Karr, a 41-year-old schoolteacher who was the first suspect named or detained in the 10-year-old case, now awaits extradition to Sonoma County, Calif., where he is wanted on a fugitive warrant for five misdemeanor counts of child pornography.

“The warrant on Mr. Karr has been dropped by the district attorney,” public defender Seth Temin said outside the Boulder jail. “They are not proceeding with this case.”



Boulder County District Attorney Mary Lacy said in court papers that, other than Karr’s confession, the case against him was too weak.

“The people would not be able to establish that Mr. Karr committed this crime, despite his repeated insistence that he did,” Mrs. Lacy said in court papers.

Authorities collected a DNA sample from Karr when he arrived in Colorado on Thursday and had it tested over the weekend. Samples of an unknown man’s DNA were found under JonBenet’s fingernails and in her underpants.

“This information is critical because … if Mr. Karr’s account of his sexual involvement with the victim were accurate, it would have been highly likely that his saliva would have been mixed with the blood in the underwear,” she said.

Mrs. Lacy immediately came under fire for bringing Karr back from Bangkok, Thailand, without first doing the legwork to build a case against him.

Colorado Gov. Bill Owens criticized Mrs. Lacy for wasting taxpayers’ money and distracting law enforcement from pursuing the real killer.

“Unfortunately, the hysterics surrounding John Mark Karr served only to distract Boulder officials from doing their job, which should be solving the murder of JonBenet Ramsey,” Mr. Owens said in a statement.

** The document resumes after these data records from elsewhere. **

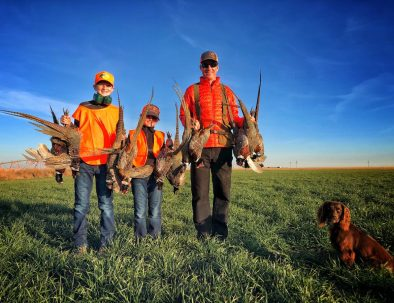 Tule Creek Outfitters | Texas Guided Bird Hunts | Pheasant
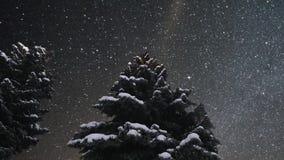 Animación hermosa del timelapse de las estrellas del centelleo Árbol de pino metrajes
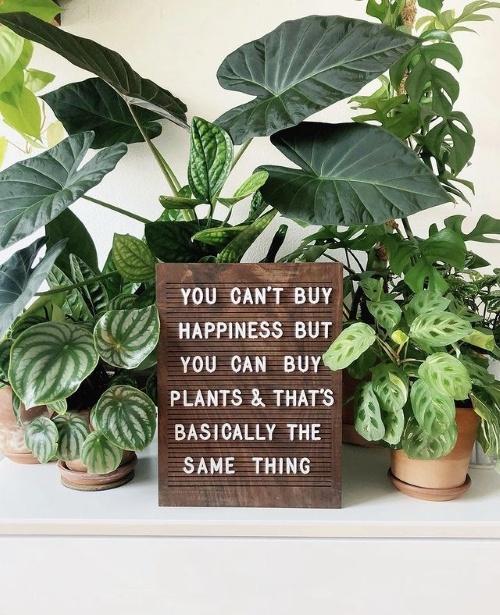 plnts.com, kamerplanten, online, shoppen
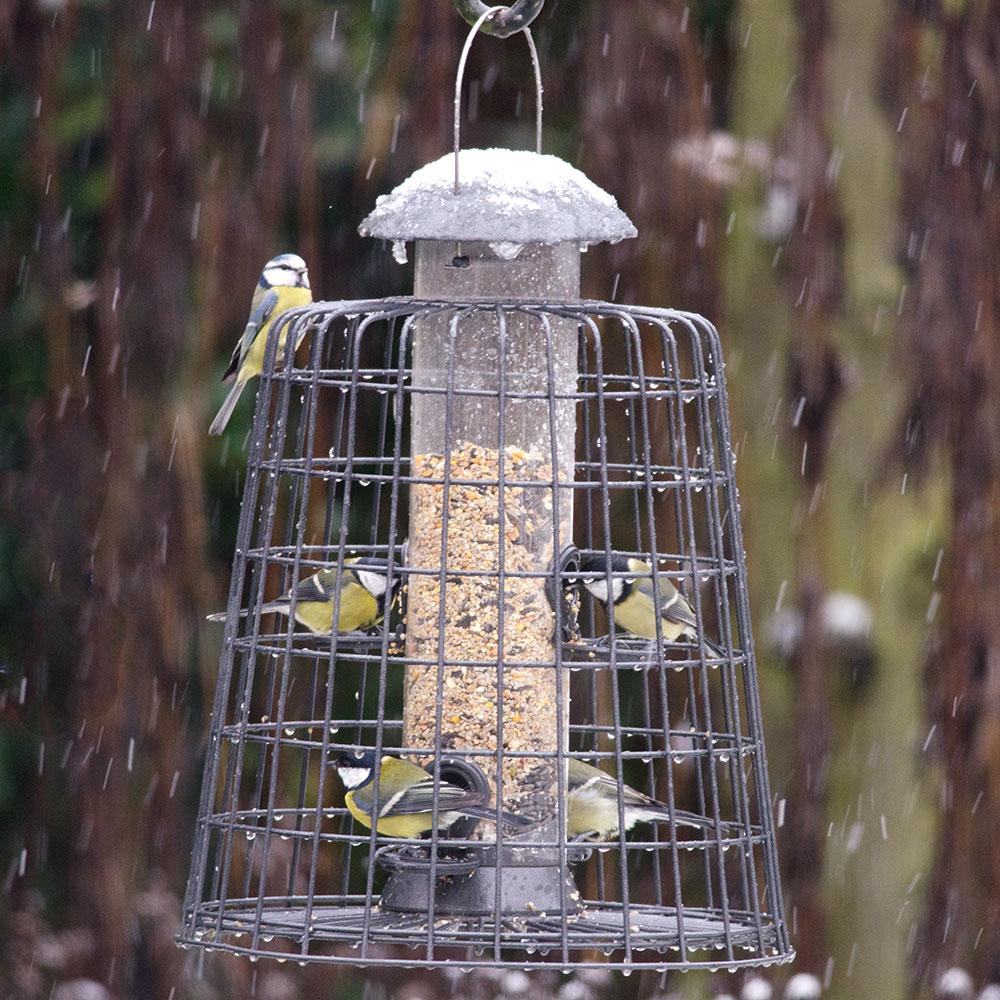 Goede klanten ontvangen 15% korting op vogelvoer en voedersystemen.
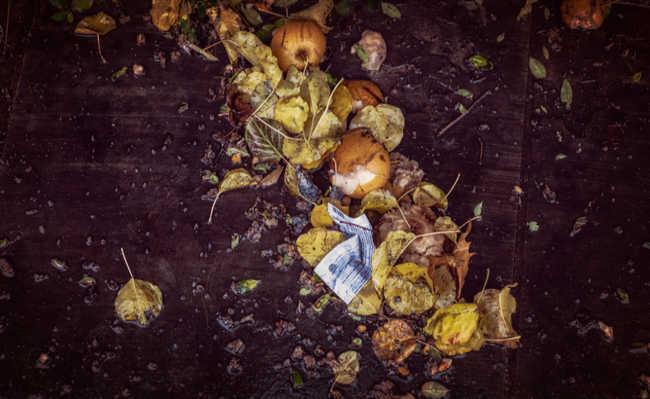 biodegradação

“I find it incredible that Boulder authorities wasted thousands of taxpayer dollars to bring Karr to Colorado given such a lack of evidence. Mary Lacy should be held accountable for the most extravagant and expensive DNA test in Colorado history.”

Calls for her resignation immediately sprang up on talk radio, with former Denver assistant prosecutor Craig Silverman criticizing her “ineptitude.”

“I can’t believe a Colorado prosecutor could be so dumb in such a big case,” Mr. Silverman said. “I think she handled this unprofessionally, and I believe her day of reckoning will soon be upon us.”

Her announcement was stunning, but doubts had been cropping up about Karr’s guilt since his arrest Aug. 16 in Bangkok. The most glaring hole was his family’s insistence that he had spent Christmas 1996 with them, not in Boulder.

Gary Harris, who had been spokesman for the Karr family, said his former client was simply a misguided fame-seeker who has been “obsessed with this case for a long time. He may have some personality problems, but he’s not a killer.”

“He’s a dreamer,” he said. “He’s the kind of guy who wants to be famous.”

Six-year-old JonBenet was found strangled and beaten Dec. 26, 1996, in her family’s Boulder home. Karr, who had lived in Alabama, California and Georgia, was apparently obsessed with the case, writing a paper about it in college and discussing it extensively with acquaintances.

After his arrest, Thai authorities said he confessed to the crime. At a press conference the next day, he said he “was with JonBenet when she died” and that her death was “accidental,” but refused to provide further details.

Mrs. Lacy herself stressed at a press conference then that the investigation was in its early stages and more work needed to be done. She also hinted that “exigent circumstances,” perhaps news leaks, led to her decision to make the arrest when she did. Mrs. Lacy said in court papers that an unarrested Karr might have fled, as he had in the past, or targeted children in Thailand as well.

Karr is expected to be transferred to California within the next 10 days to face trial on the child-porn counts. An extradition hearing was scheduled for today.